* **WORK REQUEST**:
Copy every line of the entries that includes the word "COLOR".

- - -

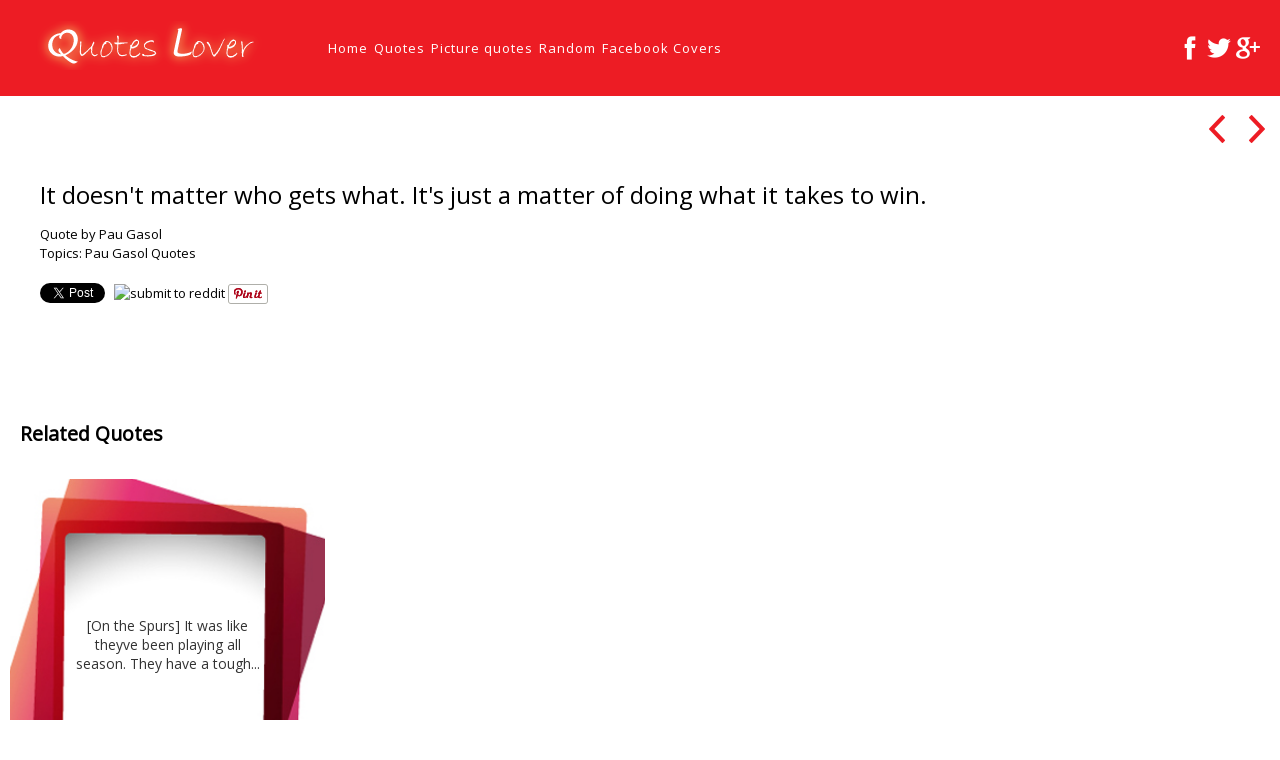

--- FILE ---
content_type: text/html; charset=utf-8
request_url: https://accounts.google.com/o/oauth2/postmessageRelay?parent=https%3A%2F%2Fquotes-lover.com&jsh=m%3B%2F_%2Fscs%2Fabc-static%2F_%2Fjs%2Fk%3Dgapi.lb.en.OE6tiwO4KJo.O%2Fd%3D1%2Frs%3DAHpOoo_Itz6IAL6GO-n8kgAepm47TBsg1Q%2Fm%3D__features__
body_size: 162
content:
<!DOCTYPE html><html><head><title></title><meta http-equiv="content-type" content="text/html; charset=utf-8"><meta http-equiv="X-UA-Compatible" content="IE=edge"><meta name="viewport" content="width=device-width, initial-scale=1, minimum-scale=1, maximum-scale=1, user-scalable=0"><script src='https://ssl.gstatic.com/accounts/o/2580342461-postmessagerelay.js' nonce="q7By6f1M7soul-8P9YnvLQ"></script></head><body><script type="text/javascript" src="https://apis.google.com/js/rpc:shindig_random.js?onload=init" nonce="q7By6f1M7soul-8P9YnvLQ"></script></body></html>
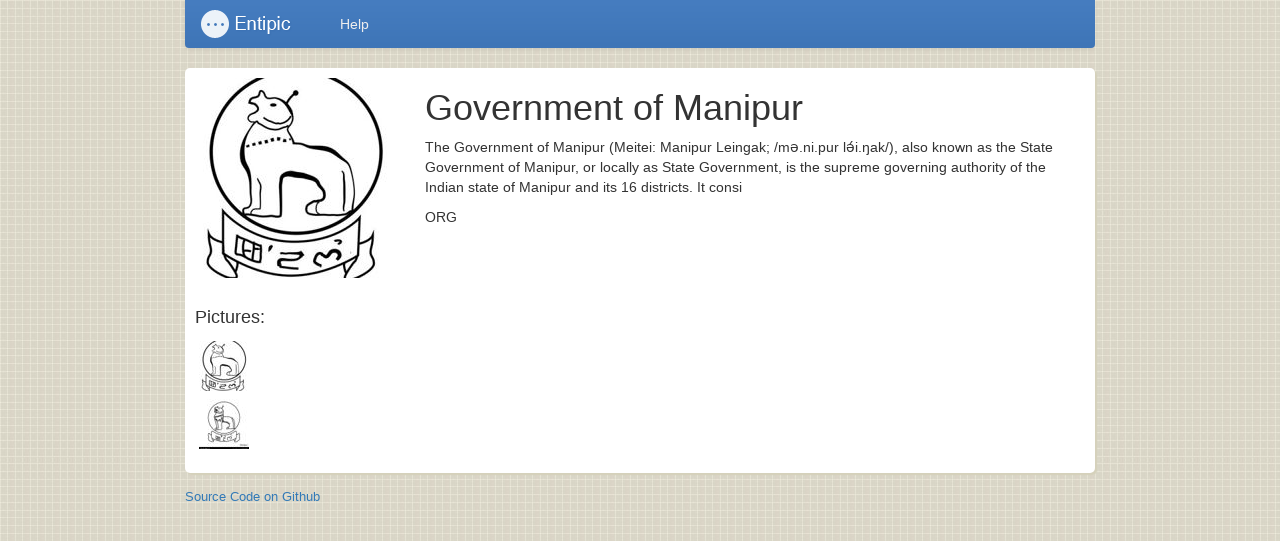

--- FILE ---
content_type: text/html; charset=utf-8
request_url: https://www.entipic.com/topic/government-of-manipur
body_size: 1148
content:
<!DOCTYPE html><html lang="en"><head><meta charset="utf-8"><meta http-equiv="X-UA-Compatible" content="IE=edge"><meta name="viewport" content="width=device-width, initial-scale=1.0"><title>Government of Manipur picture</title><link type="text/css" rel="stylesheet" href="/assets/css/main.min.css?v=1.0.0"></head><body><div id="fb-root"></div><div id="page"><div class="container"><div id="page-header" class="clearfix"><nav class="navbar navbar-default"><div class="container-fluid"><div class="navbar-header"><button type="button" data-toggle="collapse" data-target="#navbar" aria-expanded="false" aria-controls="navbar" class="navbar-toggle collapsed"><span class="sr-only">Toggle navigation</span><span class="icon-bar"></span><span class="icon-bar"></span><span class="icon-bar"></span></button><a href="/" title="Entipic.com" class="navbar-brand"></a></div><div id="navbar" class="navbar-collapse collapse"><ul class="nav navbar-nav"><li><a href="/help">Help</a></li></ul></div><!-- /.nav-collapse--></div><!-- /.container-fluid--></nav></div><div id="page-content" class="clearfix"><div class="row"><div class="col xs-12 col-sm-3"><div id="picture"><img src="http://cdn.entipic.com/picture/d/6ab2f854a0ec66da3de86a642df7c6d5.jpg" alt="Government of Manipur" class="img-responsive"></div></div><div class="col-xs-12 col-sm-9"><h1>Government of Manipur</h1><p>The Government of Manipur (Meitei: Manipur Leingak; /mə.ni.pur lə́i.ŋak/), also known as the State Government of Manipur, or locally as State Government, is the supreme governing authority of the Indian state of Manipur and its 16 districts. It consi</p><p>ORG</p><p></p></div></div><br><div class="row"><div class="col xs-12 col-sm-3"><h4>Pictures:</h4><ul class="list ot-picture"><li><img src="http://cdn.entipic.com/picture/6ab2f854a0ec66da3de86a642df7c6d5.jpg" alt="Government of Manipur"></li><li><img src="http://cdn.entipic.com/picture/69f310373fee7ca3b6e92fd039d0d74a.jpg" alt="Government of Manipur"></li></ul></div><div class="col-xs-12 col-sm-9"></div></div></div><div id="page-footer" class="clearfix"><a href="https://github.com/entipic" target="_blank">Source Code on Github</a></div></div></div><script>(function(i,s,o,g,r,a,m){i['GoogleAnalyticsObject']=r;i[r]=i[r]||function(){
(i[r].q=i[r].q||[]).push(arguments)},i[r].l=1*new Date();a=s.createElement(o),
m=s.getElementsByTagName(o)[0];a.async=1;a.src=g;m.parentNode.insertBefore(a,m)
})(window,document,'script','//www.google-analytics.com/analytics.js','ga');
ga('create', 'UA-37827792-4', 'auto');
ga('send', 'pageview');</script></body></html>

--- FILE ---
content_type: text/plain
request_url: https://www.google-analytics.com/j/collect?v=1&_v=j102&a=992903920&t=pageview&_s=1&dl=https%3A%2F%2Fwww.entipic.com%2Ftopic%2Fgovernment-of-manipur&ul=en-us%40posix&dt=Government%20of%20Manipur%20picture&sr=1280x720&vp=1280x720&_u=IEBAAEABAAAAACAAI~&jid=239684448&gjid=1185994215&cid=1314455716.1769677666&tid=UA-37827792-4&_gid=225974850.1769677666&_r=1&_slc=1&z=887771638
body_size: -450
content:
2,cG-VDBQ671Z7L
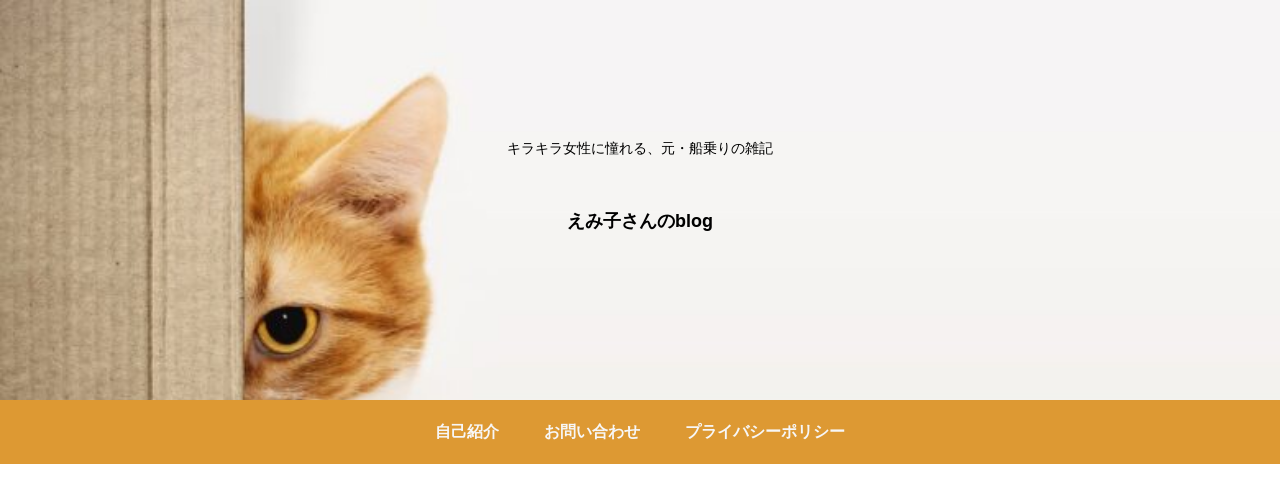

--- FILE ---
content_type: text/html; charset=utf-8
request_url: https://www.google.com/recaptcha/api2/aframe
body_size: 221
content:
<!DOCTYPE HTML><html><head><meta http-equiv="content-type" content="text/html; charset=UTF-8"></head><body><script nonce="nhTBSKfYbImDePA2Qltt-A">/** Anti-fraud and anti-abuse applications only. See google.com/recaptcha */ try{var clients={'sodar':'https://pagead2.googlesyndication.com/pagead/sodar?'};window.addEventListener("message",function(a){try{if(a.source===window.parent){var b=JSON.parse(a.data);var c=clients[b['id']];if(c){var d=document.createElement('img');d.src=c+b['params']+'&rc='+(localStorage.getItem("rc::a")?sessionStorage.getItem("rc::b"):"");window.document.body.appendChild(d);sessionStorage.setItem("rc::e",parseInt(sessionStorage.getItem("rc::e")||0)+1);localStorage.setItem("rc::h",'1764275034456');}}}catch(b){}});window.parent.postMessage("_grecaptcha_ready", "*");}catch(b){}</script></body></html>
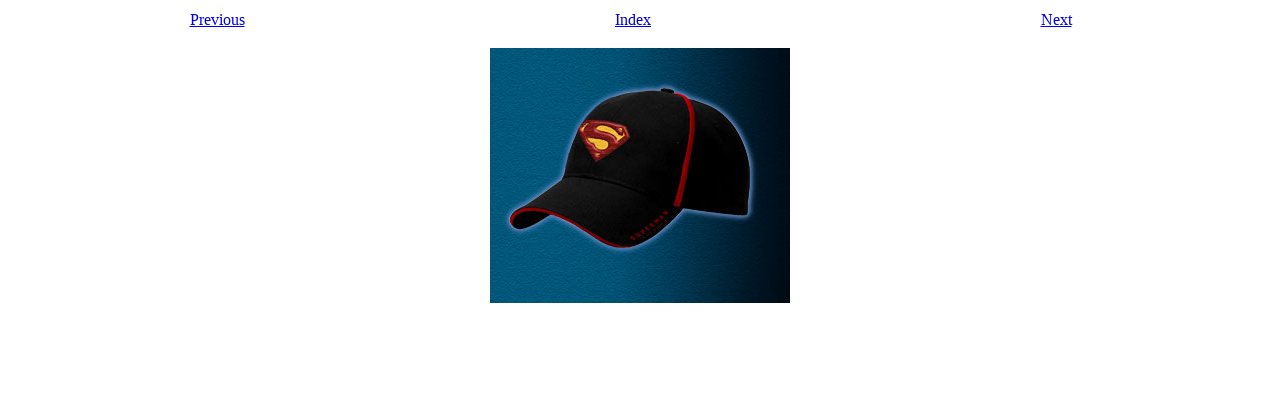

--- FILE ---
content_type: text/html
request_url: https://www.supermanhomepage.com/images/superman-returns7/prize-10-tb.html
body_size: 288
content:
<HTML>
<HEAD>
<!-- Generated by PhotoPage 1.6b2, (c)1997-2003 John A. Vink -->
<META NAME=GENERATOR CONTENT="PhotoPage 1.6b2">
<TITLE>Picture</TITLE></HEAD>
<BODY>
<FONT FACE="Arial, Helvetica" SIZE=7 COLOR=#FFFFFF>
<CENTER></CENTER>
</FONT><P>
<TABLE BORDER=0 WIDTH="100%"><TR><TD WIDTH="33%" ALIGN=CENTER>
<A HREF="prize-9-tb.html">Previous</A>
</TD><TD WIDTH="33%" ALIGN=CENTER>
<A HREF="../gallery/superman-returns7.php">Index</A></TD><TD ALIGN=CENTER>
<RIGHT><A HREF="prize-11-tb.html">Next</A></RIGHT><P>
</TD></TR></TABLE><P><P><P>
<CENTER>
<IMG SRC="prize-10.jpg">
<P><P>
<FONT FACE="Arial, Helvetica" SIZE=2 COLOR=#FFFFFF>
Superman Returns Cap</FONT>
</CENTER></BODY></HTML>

- - -

* **FINAL ANSWER**:
<FONT FACE="Arial, Helvetica" SIZE=7 COLOR=#FFFFFF>
<FONT FACE="Arial, Helvetica" SIZE=2 COLOR=#FFFFFF>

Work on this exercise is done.